**Task details:** From the material below, set down exactly the lines that run from the one containing "Navajo Grizzly Bear Bolo" to the one containing "2024 Ford Transit", minus the pictures.

**Data under study:**

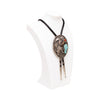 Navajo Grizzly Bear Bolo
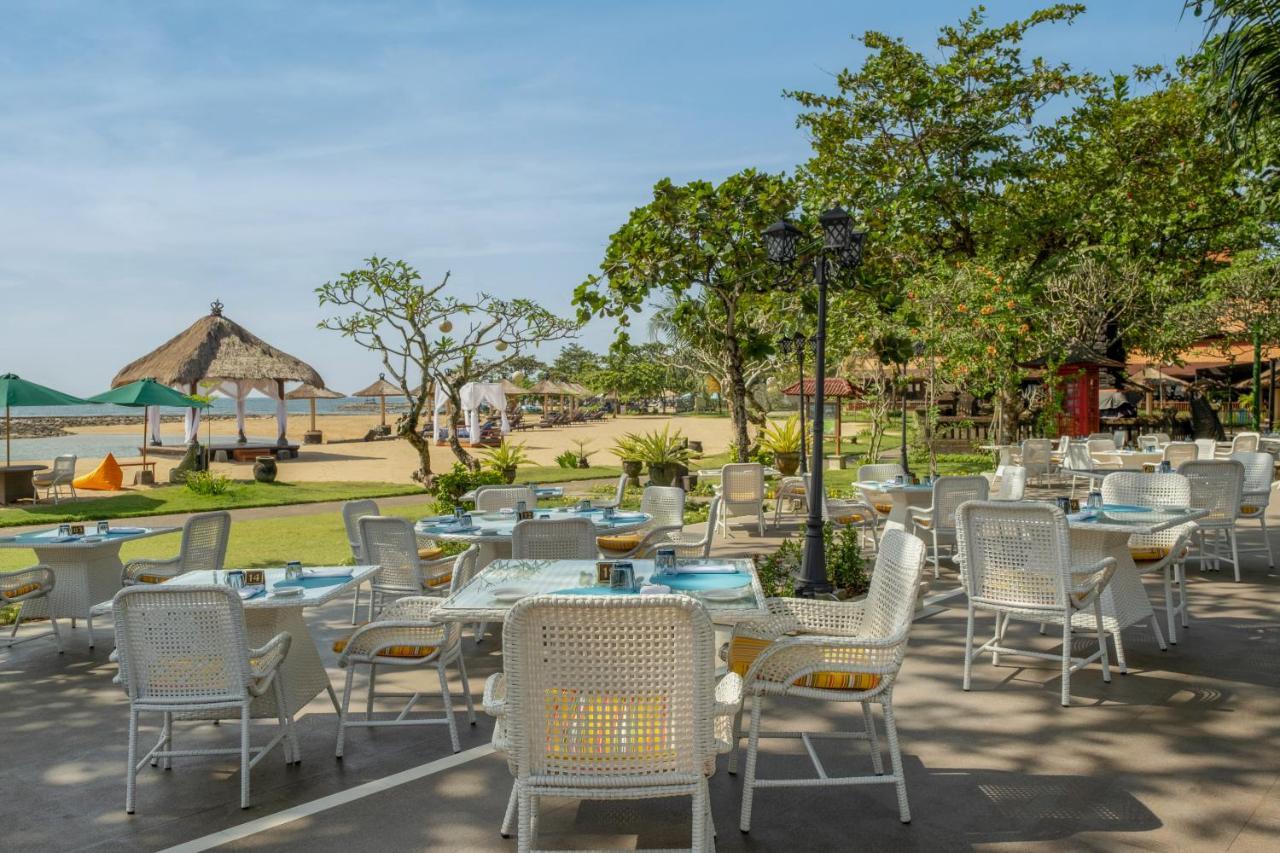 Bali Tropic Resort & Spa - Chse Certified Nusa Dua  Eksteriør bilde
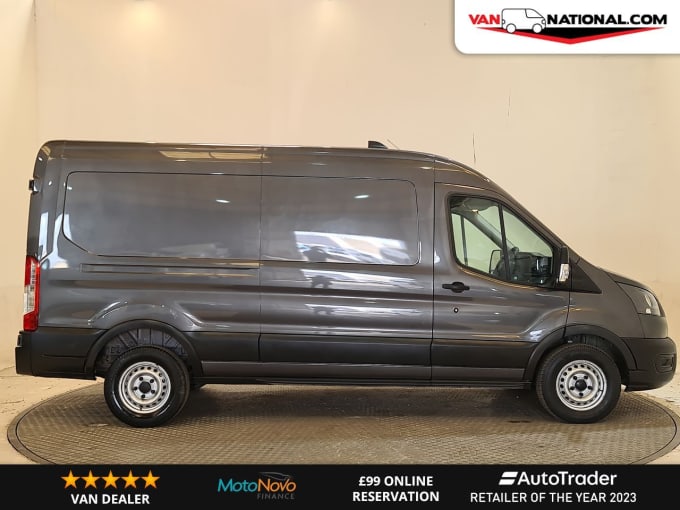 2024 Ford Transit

--

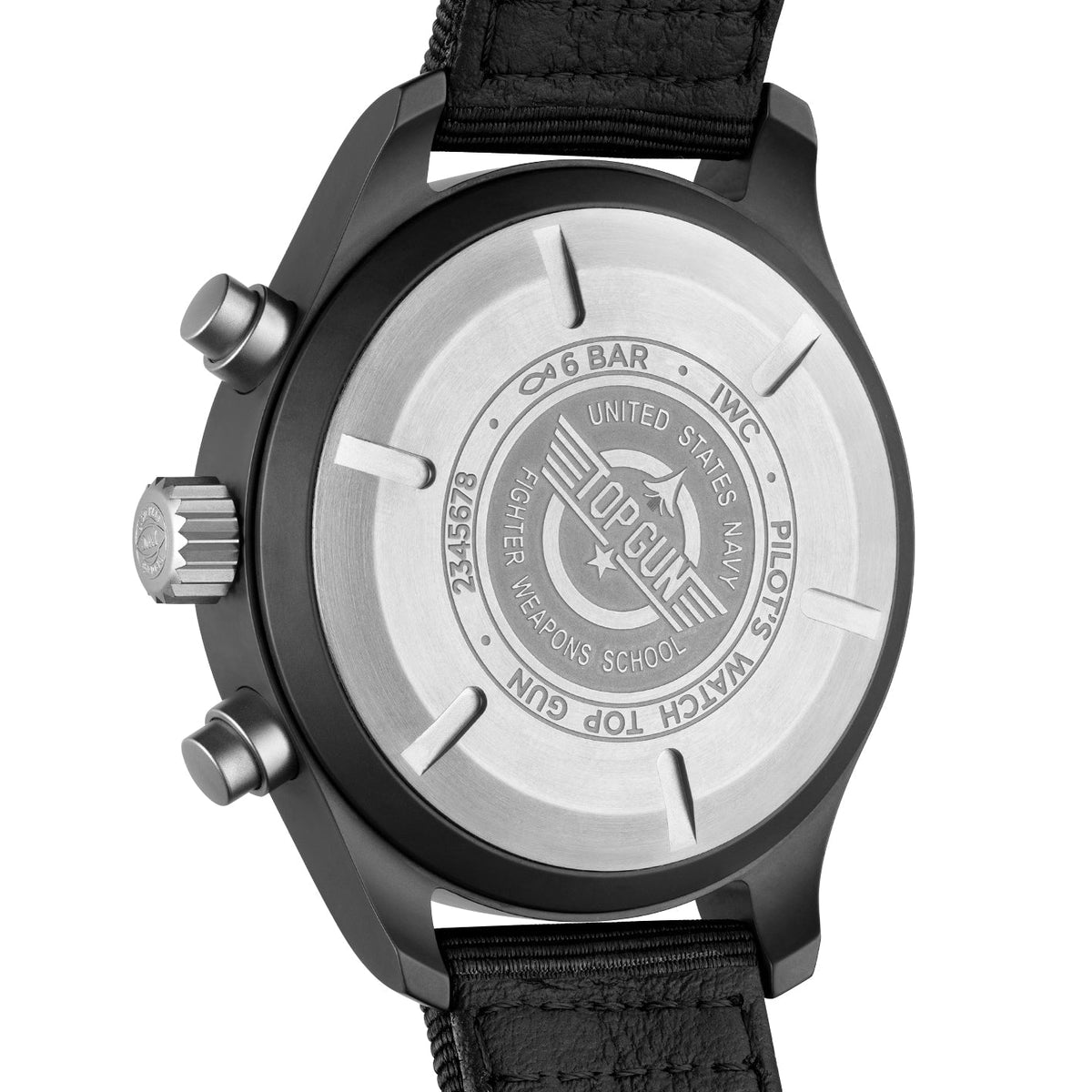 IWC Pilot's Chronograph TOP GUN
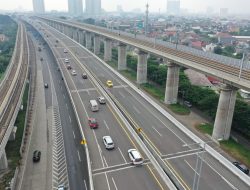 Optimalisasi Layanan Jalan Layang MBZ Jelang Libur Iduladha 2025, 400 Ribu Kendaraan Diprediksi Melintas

--

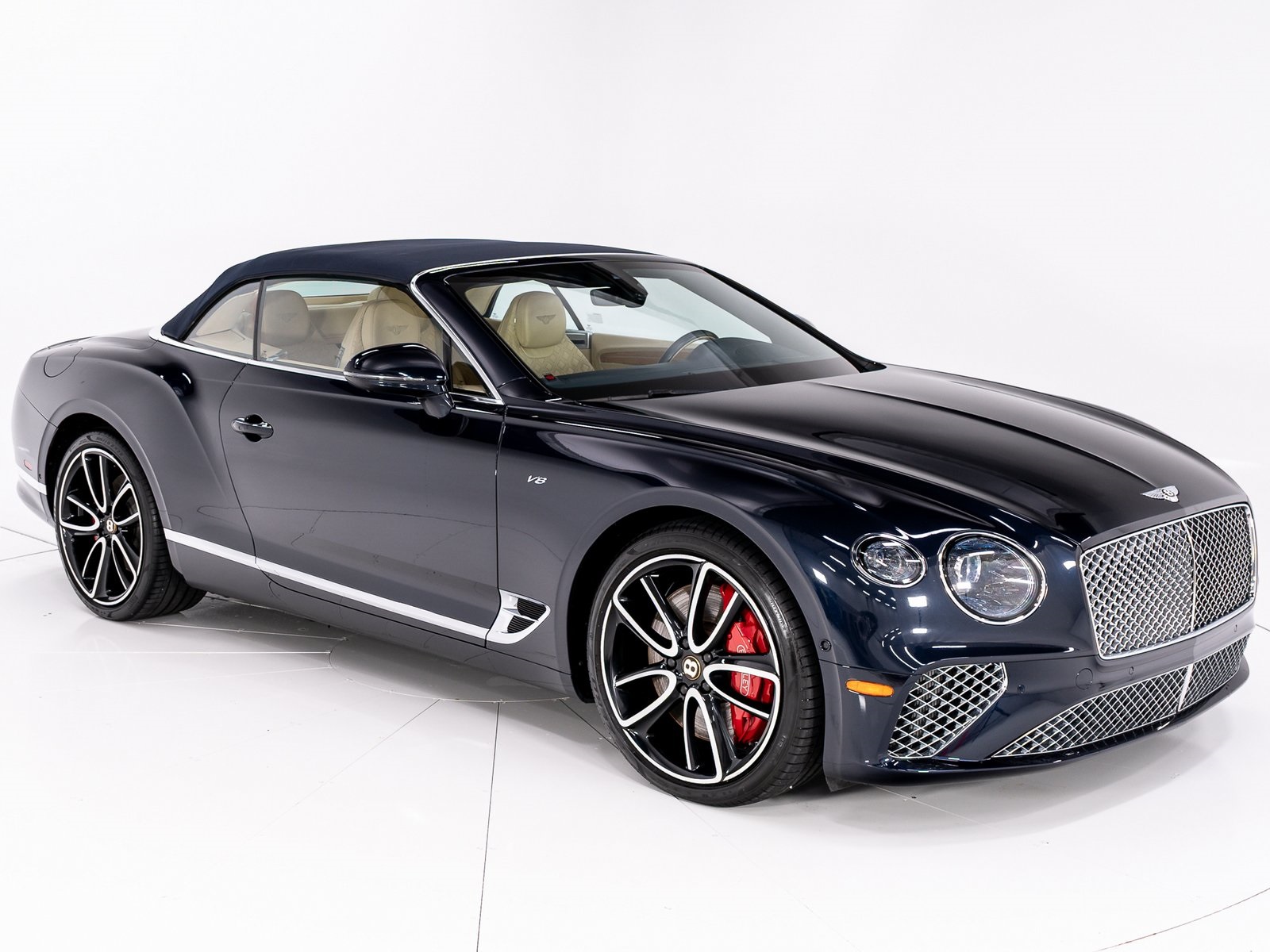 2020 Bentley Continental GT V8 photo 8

**Written response:**
 Navajo Grizzly Bear Bolo
 Bali Tropic Resort & Spa - Chse Certified Nusa Dua  Eksteriør bilde
 2024 Ford Transit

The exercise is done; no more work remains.